Когда мы вошли в помещение и зажгли свет, натянутость прошла. Мы рассеялись по комнате, и Габриэлла, напевая, выбрала пластинку. В волосах у нее был цветок олеандра. Она откинулась на спинку кресла и стала слушать песню. Это был томный блюз с синкопами, исполняемый звучным контральто. Орест молчал, стоя у проигрывателя.
— Хорошо, — сказал Пьеретто. — Мы этой пластинки никогда не слышали.
Габриэлла слушала улыбаясь.
— Это что-то из пластинок Мауры? — сказал Поли.
Так кончился этот вечер, и мы пошли спать. Я спал плохо, тяжелым сном. Меня разбудил Пьеретто, который вошел в мою комнату, когда солнце стояло уже высоко.
— У меня болит голова, — сказал я.
— Ты не одинок, — сказал он. — Слышишь, уже наяривают.
Дом наполнял голос с пластинки, то самое контральто.
— С ума сошли, что ли, в такое время?
— Это Орест приветствует возлюбленную, — сказал Пьеретто. — Остальные спят.
Я окунул лицо в таз и, отфыркиваясь, сказал:
— Он не перебарщивает?
— Глупости, — сказал Пьеретто. — Кого я толком не пойму, так это Поли. Я не ожидал, что он станет жаловаться. Похоже, он все-таки не хочет, чтобы ему наставили рога.
Начав было причесываться, я остановился и сказал:
— Если я правильно понял, Поли устал от женщин. Он сказал, что они ему житья не дают. Он предпочитает животных и нас.
— Ничего подобного. Разве ты по заметил, что он с болью говорит о женщинах? Он влюбленный дурак…
Когда мы спустились, песня давно уже кончилась. Пинотта, которая смахивала пыль, сообщила нам, что Орест, как только поставил пластинку, сел на двуколку и уехал, сказав, что к полудню вернется.
— Так и есть, — сказал Пьеретто, — он себе места не находит.

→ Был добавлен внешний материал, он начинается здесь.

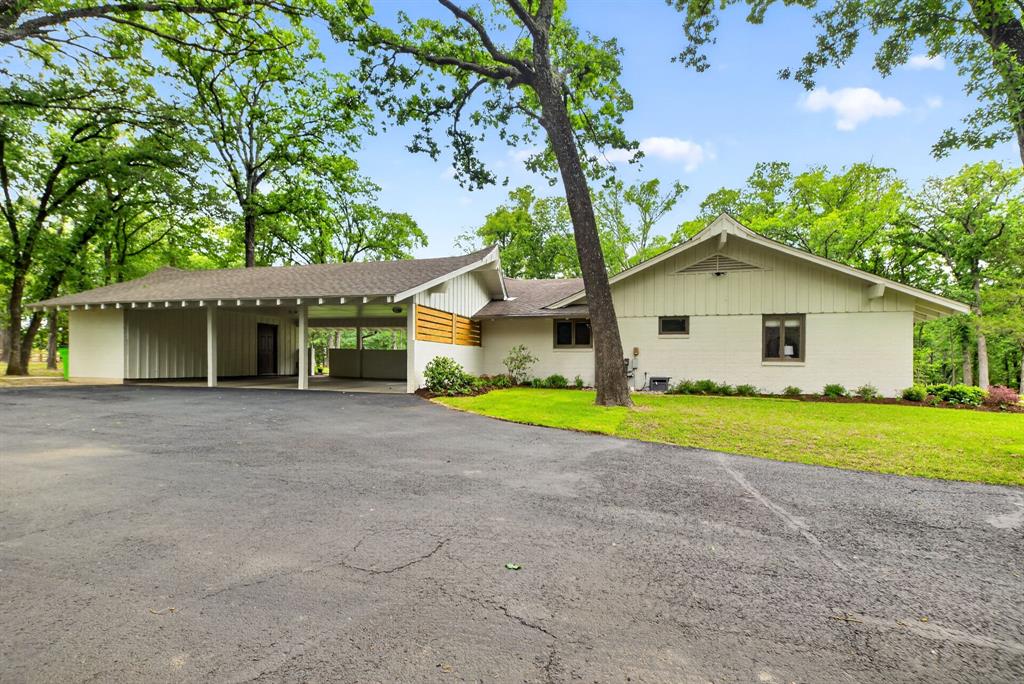 Cedar Lane - Residential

— Он приедет на велосипеде, — сказал я.
Пьеретто усмехнулся, а Пинотта нахально посмотрела на меня. Я не удержался и сказал:
— Интересно, как на него повлияет прогулка на станцию.
— Она будет ему полезна для здоровья, полезна для здоровья, — ответил Пьеретто и потер руки. Потом сказал Пинотте: — Вы не забыли про сигареты?
Часов в одиннадцать, когда мне стало невмоготу, я поднялся наверх и постучал в комнату Поли. Я хотел попросить у него аспирин.
— Войдите, — сказал он.
Он лежал на кровати под балдахином в своей роскошной гранатовой пижаме, а у окна сидела Габриэлла, уже в шортах.
— Извините.
Она посмотрела на меня так, как будто в моем появлении было что-то забавное.
— Сегодня день визитов, — сказала она.
Я почувствовал какую-то неловкость. Мне не понравились их лица.